YOUR TASK:
Reproduce all records verbatim.

-- begin DATA PROVIDED --

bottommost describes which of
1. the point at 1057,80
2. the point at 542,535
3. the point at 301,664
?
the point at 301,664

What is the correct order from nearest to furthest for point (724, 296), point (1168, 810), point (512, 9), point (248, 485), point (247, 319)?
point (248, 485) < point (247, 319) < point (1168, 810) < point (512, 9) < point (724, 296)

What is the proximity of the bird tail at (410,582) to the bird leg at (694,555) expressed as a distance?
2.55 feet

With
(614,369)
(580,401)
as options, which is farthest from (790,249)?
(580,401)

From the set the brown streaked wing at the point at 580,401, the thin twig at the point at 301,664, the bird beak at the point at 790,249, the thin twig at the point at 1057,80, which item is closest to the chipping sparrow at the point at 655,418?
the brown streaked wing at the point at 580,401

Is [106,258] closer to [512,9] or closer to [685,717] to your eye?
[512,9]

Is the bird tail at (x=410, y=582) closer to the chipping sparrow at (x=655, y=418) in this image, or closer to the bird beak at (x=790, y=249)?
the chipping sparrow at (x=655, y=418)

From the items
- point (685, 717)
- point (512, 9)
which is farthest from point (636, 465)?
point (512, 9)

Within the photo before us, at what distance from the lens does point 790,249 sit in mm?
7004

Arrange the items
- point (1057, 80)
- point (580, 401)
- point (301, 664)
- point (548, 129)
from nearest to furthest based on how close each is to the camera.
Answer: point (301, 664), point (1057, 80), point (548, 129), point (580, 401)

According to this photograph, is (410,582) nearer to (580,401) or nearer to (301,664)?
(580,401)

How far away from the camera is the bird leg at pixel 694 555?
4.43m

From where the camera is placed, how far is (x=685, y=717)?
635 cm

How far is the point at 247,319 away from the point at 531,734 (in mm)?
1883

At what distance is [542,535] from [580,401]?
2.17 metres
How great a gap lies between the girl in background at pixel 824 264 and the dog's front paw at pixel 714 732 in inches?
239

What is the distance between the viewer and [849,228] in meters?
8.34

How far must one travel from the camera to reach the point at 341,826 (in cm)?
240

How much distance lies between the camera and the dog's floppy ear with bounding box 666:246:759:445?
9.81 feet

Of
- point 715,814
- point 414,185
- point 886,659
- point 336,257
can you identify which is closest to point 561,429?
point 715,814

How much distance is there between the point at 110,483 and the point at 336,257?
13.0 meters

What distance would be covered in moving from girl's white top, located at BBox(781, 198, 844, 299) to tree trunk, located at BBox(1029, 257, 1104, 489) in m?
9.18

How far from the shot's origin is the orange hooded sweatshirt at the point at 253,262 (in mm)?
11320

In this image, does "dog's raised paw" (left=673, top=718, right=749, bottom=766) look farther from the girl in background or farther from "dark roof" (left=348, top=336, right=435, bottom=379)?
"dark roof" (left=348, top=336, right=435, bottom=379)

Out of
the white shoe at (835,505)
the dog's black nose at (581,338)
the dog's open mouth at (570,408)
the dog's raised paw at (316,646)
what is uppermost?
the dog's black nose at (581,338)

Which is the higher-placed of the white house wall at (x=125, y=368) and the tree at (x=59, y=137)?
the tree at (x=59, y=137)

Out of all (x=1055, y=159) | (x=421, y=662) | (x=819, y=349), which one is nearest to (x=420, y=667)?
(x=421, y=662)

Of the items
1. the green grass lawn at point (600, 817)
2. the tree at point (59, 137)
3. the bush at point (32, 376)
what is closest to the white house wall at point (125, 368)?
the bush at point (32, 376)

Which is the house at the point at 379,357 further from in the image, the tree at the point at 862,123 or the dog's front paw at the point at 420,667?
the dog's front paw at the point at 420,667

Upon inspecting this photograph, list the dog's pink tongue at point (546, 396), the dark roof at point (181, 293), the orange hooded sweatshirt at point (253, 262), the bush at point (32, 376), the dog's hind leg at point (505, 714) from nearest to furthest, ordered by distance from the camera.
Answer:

-- end DATA PROVIDED --

COMPLETE ANSWER:
bottommost describes which of
1. the point at 1057,80
2. the point at 542,535
3. the point at 301,664
?
the point at 301,664

What is the correct order from nearest to furthest for point (724, 296), point (1168, 810), point (512, 9), point (248, 485), point (247, 319)?
point (248, 485) < point (247, 319) < point (1168, 810) < point (512, 9) < point (724, 296)

What is the proximity of the bird tail at (410,582) to the bird leg at (694,555) expressed as a distance?
2.55 feet

With
(614,369)
(580,401)
as options, which is farthest from (790,249)?
(580,401)

From the set the brown streaked wing at the point at 580,401, the thin twig at the point at 301,664, the bird beak at the point at 790,249, the thin twig at the point at 1057,80, which item is closest to the chipping sparrow at the point at 655,418?
the brown streaked wing at the point at 580,401

Is [106,258] closer to [512,9] or closer to [685,717] to your eye?
[512,9]

Is the bird tail at (x=410, y=582) closer to the chipping sparrow at (x=655, y=418) in this image, or closer to the bird beak at (x=790, y=249)?
the chipping sparrow at (x=655, y=418)

From the items
- point (685, 717)
- point (512, 9)
which is farthest from point (636, 465)?
point (512, 9)

Within the photo before us, at what distance from the lens does point 790,249 sit in mm?
7004

Arrange the items
- point (1057, 80)
- point (580, 401)
- point (301, 664)
- point (548, 129)
from nearest to furthest based on how close each is to the camera.
Answer: point (301, 664), point (1057, 80), point (548, 129), point (580, 401)

According to this photograph, is (410,582) nearer to (580,401) or nearer to (301,664)?
(580,401)

How far away from the camera is the bird leg at pixel 694 555?
4.43m

From where the camera is placed, how far is (x=685, y=717)?
635 cm

How far is the point at 247,319 away from the point at 531,734 (in mm)?
1883

At what distance is [542,535] from [580,401]?
2.17 metres
How great a gap lies between the girl in background at pixel 824 264 and the dog's front paw at pixel 714 732 in inches?
239

What is the distance between the viewer and [849,228] in meters?
8.34

How far must one travel from the camera to reach the point at 341,826 (in cm)?
240

How much distance lies between the camera and the dog's floppy ear with bounding box 666:246:759:445?
9.81 feet

Of
- point 715,814
- point 414,185
- point 886,659
- point 336,257
can you identify which is closest to point 561,429?
point 715,814

How much distance is there between the point at 110,483 and the point at 336,257?
13.0 meters

What distance would be covered in moving from girl's white top, located at BBox(781, 198, 844, 299) to tree trunk, located at BBox(1029, 257, 1104, 489) in m?
9.18

How far from the shot's origin is the orange hooded sweatshirt at the point at 253,262 (in mm)?
11320

In this image, does "dog's raised paw" (left=673, top=718, right=749, bottom=766) look farther from the girl in background or farther from "dark roof" (left=348, top=336, right=435, bottom=379)?
"dark roof" (left=348, top=336, right=435, bottom=379)

Out of
the white shoe at (835,505)
the dog's black nose at (581,338)
the dog's open mouth at (570,408)
the dog's raised paw at (316,646)
what is uppermost?
the dog's black nose at (581,338)

Which is the higher-placed of the white house wall at (x=125, y=368) and the tree at (x=59, y=137)?
the tree at (x=59, y=137)

Out of all (x=1055, y=159) | (x=421, y=662) | (x=819, y=349), which one is nearest to (x=420, y=667)?
(x=421, y=662)

Of the items
1. the green grass lawn at point (600, 817)
2. the tree at point (59, 137)
3. the bush at point (32, 376)
what is closest to the white house wall at point (125, 368)?
the bush at point (32, 376)

Which is the house at the point at 379,357 further from in the image, the tree at the point at 862,123 or the dog's front paw at the point at 420,667?
the dog's front paw at the point at 420,667

Upon inspecting this photograph, list the dog's pink tongue at point (546, 396), the dark roof at point (181, 293), the orange hooded sweatshirt at point (253, 262), the bush at point (32, 376), the dog's hind leg at point (505, 714) from nearest to furthest, ordered by distance from the camera.
Answer:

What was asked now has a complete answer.